Split by timings is not accurate



Hi all,

I’m having some issues with splitting by timing. I’ve seen other people get errors that the timing data is not available, but that is not the case for me. I’m splitting tests by timing, however the timing data must be off, because I have some containers that finish in 25 minutes while others take longer than 2 hours. Is there anyway to look at timing data to see if there is an issue with the data that has been saved?

Here is a copy of my splitting…
mvn -f rest/pom.xml -P common,stand-alone -Dtest=$(for file in $(circleci tests glob "rest/src/com/OURPACKAGE/**/*Tests*.java" "rest/src/com/OURPACKAGE/restTests/**Tests*.java" "rest/src/ADIFFERENTPACKAGE/**/*Tests*.java" | circleci tests split --split-by=timings); do basename $file | sed -e "s/.java/,/"; done | tr -d '\r\n') -e test


We just released timing-based test splitting in Workflows recently.

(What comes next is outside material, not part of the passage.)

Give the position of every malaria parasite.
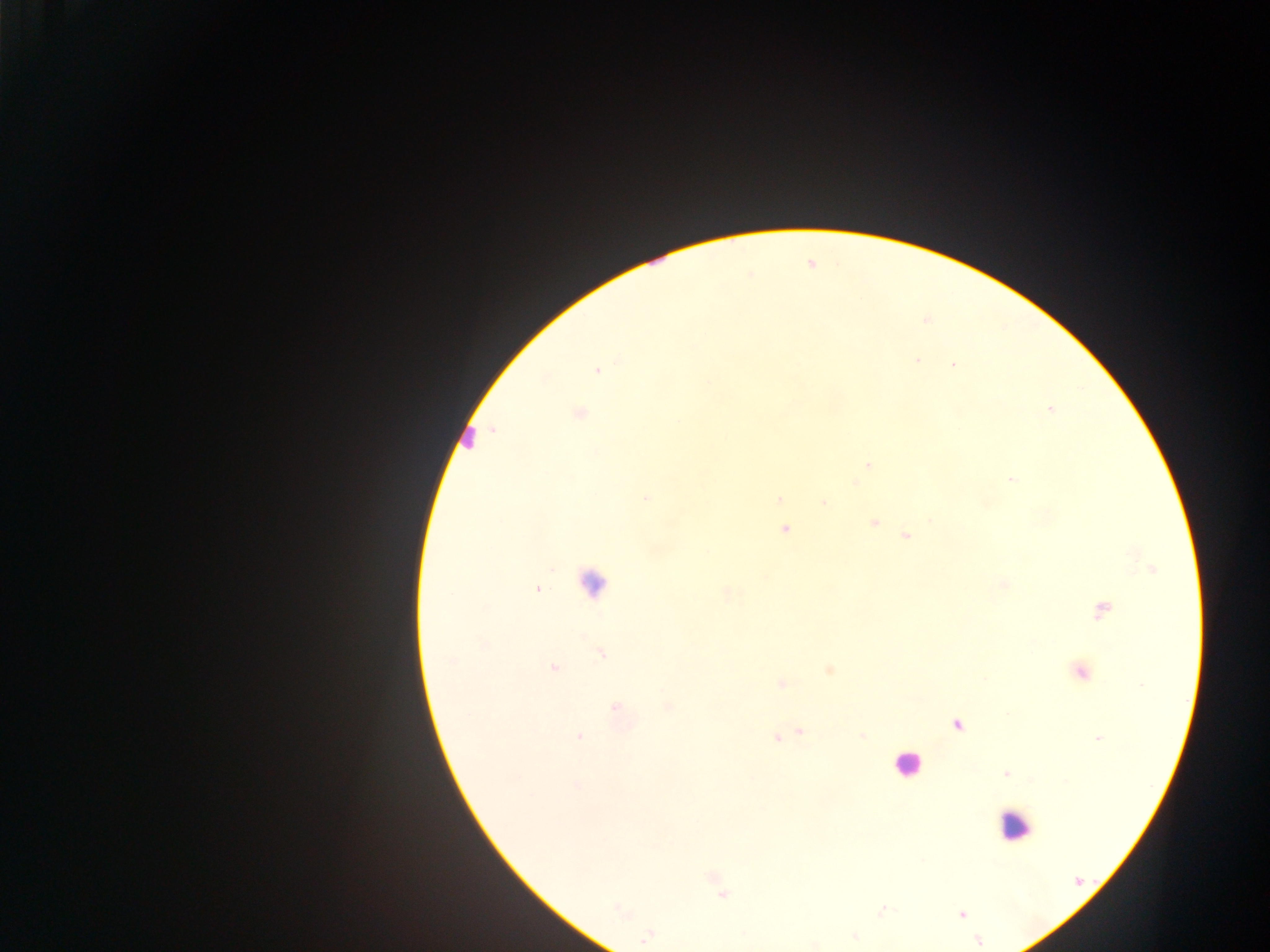

Approximate centers as [x, y] in pixels.
Malaria parasites: [917, 359], [952, 365], [597, 370], [1050, 409], [580, 413], [869, 465], [1010, 479], [855, 483], [646, 498], [779, 500], [824, 503], [873, 523], [784, 529], [906, 536], [1004, 584], [538, 589], [1102, 611], [601, 654], [554, 668], [829, 670], [1080, 673], [781, 684], [669, 706], [615, 708], [956, 724], [800, 732], [862, 735], [579, 736], [776, 738], [1097, 738], [1006, 774], [577, 784], [722, 895], [619, 909], [961, 914], [854, 936], [646, 937], [979, 941].

Leukocyte locations: [465, 438], [591, 583], [905, 764], [1013, 825]. Mobile-phone photograph taken through the microscope. Sample from Ghana. One field of view. Image is 1270×952 pixels. Thick blood smear.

The system will look through the most recent 50 builds for your timing data from a job with the same name as the current job.

The most common issues I see with the results being off are a) re-running failing tests b) one file of tests takes far longer than any other file.

I recommend storing the tests in a variable to echo what you’re passing before running mvn.


I’m not using workflows. So I suppose my only job is the “Build” job. I am rerunning failed tests, but it isn’t substantially changing the test times. It seems like the splitting is completely random. When I ran at 16x parallelization, some containers finished in 20 minutes while some took 2.5 hours. The ones that took 2.5 hours had just as many test classes being run as the ones that took 20 minutes, the smaller, faster classes just happened to be lumped together.


Are you using store_test_results? You should also store_artifacts the timing output to take a look at what is going on. Are your tests taking different times to run?


I am using store_test_results. How would I store the test timing using store_artifacts? Are you referring to the same reports that I’m storing with store_test_results or some internal Circle-specific file?


Oh, that’s great. Will you update the various places in the documentation that still state timing based splitting isn’t available for workflow-based builds?


Use both so you can analyze the output files for issues. Artifacts are available for download from the UI, but the test results are not accessible otherwise.


Yeah, https://github.com/circleci/circleci-docs/pull/1929


I’ve done that and the files look normal (to me), but if there’s an issue with Circle parsing the file, I’m not sure how I would spot that.


I always have to debug this issue manually, too. I understand the pain :frowning: Looking at the build-insights and comparing the longest container to an average one might lead you to the answer.

The most common thing I see is having a specific file that takes much longer than any other file to execute all the tests within it. One container might be running 1024 tests while another runs 18, and the former completes faster. (That’s a literal example of what I’ve seen)


That makes sense for splitting by filesize, but when splitting by timing, shouldn’t cases like that be handled? For the record, that is very much the issue I have. We have Selenium tests that take ~10-100x longer than a non-UI test of a similar size.


We’ve been having similar problems trying to understand how circle attributes execution time to various files.

Not sure if you’ve discovered this since, but if you’re uploading your junit reports, you can see how circle has mapped them by making an api call like:

curl https://circleci.com/api/v1.1/project/<VCS>/<USER>/<REPO>/<BUILD_NUM>/tests?circle-token=<API_TOKEN>

Which will return a json file like:

            "classname": "bar test",
            "file": "/bar/file.js",
            "name": "some test blah blah",
            "result": "success",
            "run_time": 0.814
            "classname": "foo test",
            "file": "/foo/file.js",
            "name": "doesn't send a followup text",
            "result": "success",
            "run_time": 0.009

Which gives you some insight as to how circle decides to schedule your tests.


This topic was automatically closed 41 days after the last reply. New replies are no longer allowed.